* Written instruction
Update all of the material below by replacing "white glove" with "white mitt" and leaving everything else unchanged. Leave the pictures out of your answer.

* Records shown
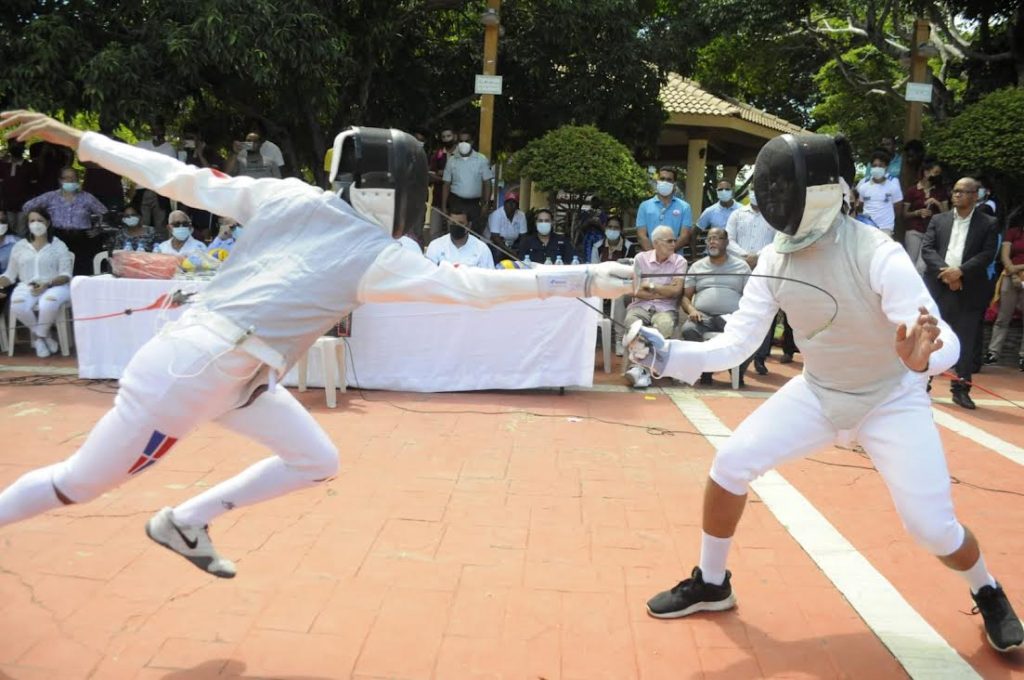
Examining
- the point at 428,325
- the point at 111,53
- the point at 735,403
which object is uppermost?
the point at 111,53

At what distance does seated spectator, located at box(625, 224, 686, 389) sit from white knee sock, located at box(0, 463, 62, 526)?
5.68m

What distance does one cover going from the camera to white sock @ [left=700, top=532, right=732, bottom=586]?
11.4ft

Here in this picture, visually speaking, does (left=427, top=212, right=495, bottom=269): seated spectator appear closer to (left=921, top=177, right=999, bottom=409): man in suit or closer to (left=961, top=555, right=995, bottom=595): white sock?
(left=921, top=177, right=999, bottom=409): man in suit

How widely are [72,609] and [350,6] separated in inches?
397

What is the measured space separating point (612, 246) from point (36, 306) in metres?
6.48

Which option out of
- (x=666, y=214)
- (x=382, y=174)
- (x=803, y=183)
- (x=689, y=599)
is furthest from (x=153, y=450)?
(x=666, y=214)

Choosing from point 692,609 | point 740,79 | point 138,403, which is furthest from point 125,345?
point 740,79

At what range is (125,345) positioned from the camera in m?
7.78

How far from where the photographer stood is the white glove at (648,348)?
298cm

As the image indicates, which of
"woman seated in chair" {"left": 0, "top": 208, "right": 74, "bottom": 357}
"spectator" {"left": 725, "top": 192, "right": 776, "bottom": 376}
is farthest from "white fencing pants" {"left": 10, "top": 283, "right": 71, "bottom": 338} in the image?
"spectator" {"left": 725, "top": 192, "right": 776, "bottom": 376}

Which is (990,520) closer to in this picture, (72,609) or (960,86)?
(72,609)

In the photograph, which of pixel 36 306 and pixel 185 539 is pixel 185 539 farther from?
pixel 36 306

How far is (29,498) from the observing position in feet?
9.53

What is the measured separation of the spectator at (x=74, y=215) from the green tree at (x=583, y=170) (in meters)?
5.33
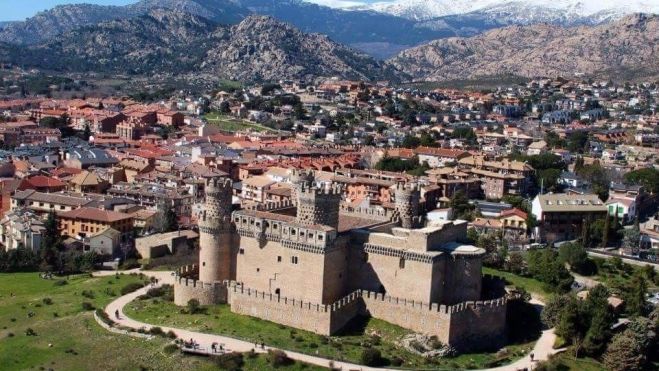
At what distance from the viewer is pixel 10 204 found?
3098 inches

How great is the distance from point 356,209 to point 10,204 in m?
40.2

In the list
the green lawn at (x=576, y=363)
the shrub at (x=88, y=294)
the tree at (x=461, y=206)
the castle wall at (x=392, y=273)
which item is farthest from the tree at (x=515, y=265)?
the shrub at (x=88, y=294)

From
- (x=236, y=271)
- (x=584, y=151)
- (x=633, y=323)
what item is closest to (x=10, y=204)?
(x=236, y=271)

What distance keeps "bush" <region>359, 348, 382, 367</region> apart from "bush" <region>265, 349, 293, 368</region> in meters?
3.72

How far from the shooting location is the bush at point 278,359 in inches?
1624

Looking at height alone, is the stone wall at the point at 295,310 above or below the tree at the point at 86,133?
below

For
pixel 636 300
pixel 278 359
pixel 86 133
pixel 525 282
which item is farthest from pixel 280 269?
pixel 86 133

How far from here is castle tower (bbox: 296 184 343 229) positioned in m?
46.3

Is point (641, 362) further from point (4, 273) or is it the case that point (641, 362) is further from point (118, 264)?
point (4, 273)

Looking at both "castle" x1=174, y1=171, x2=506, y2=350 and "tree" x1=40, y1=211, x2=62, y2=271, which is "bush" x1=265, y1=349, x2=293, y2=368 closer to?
"castle" x1=174, y1=171, x2=506, y2=350

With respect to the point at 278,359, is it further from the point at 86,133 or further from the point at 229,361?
the point at 86,133

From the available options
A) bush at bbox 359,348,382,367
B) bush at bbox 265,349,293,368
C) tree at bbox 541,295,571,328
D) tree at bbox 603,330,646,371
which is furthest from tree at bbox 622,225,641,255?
bush at bbox 265,349,293,368

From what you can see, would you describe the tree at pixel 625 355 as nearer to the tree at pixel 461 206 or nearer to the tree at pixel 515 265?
the tree at pixel 515 265

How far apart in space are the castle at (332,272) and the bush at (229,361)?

* Written solution
Examining
- the point at 428,325
- the point at 111,53
- the point at 735,403
which object is uppermost?
the point at 111,53

At what distance does seated spectator, located at box(625, 224, 686, 389) sit from white knee sock, located at box(0, 463, 62, 526)?
5.68m

What distance does one cover going from the camera to white sock @ [left=700, top=532, right=732, bottom=586]?
11.4ft

Here in this picture, visually speaking, does (left=427, top=212, right=495, bottom=269): seated spectator appear closer to (left=921, top=177, right=999, bottom=409): man in suit or closer to (left=961, top=555, right=995, bottom=595): white sock?
(left=921, top=177, right=999, bottom=409): man in suit

How widely are [72,609] and [350,6] separated in inches?
397

What is the measured space separating point (612, 246) from point (36, 306) in metres?
6.48

Which option out of
- (x=666, y=214)
- (x=382, y=174)
- (x=803, y=183)
- (x=689, y=599)
is furthest from (x=153, y=450)?
(x=666, y=214)

Choosing from point 692,609 | point 740,79 | point 138,403, which is furthest from point 125,345?
point 740,79

At what range is (125,345) positioned from the camera in m?
7.78

How far from where the photographer stood is the white mitt at (648,348)?
298cm

As the image indicates, which of
"woman seated in chair" {"left": 0, "top": 208, "right": 74, "bottom": 357}
"spectator" {"left": 725, "top": 192, "right": 776, "bottom": 376}
is farthest from "white fencing pants" {"left": 10, "top": 283, "right": 71, "bottom": 338} in the image?
"spectator" {"left": 725, "top": 192, "right": 776, "bottom": 376}

Which is (990,520) closer to in this picture, (72,609) or (960,86)?
(72,609)

In the photograph, which of pixel 36 306 and pixel 185 539 is pixel 185 539 farther from?
pixel 36 306

How far is (29,498) from the observing position in feet?
9.53

What is the measured separation of the spectator at (x=74, y=215) from the green tree at (x=583, y=170) (in meters)?
5.33
At what distance from the viewer is pixel 10 204 found?
3098 inches

How great is the distance from point 356,209 to point 10,204 in m?
40.2

In the list
the green lawn at (x=576, y=363)
the shrub at (x=88, y=294)
the tree at (x=461, y=206)
the castle wall at (x=392, y=273)
which item is farthest from the tree at (x=515, y=265)?
the shrub at (x=88, y=294)

From
- (x=236, y=271)
- (x=584, y=151)
- (x=633, y=323)
what item is closest to (x=10, y=204)?
(x=236, y=271)

What distance keeps "bush" <region>359, 348, 382, 367</region> apart from "bush" <region>265, 349, 293, 368</region> in meters?
3.72

How far from the shooting location is the bush at point 278,359 in inches?
1624

Looking at height alone, is the stone wall at the point at 295,310 above or below the tree at the point at 86,133?
below

For
pixel 636 300
pixel 278 359
pixel 86 133
pixel 525 282
which item is farthest from pixel 280 269?
pixel 86 133

How far from here is castle tower (bbox: 296 184 343 229) positioned in m?
46.3

Is point (641, 362) further from point (4, 273) or is it the case that point (641, 362) is further from point (118, 264)?
point (4, 273)

Looking at both "castle" x1=174, y1=171, x2=506, y2=350 and "tree" x1=40, y1=211, x2=62, y2=271, which is "bush" x1=265, y1=349, x2=293, y2=368 closer to?
"castle" x1=174, y1=171, x2=506, y2=350

With respect to the point at 278,359, is it further from the point at 86,133 or further from the point at 229,361?
the point at 86,133

From the available options
A) bush at bbox 359,348,382,367
B) bush at bbox 265,349,293,368
C) tree at bbox 541,295,571,328
D) tree at bbox 603,330,646,371
which is furthest from tree at bbox 622,225,641,255?
bush at bbox 265,349,293,368

From what you can see, would you describe the tree at pixel 625 355 as nearer to the tree at pixel 461 206 or nearer to the tree at pixel 515 265?
the tree at pixel 515 265

How far apart in space are the castle at (332,272) and the bush at (229,361)?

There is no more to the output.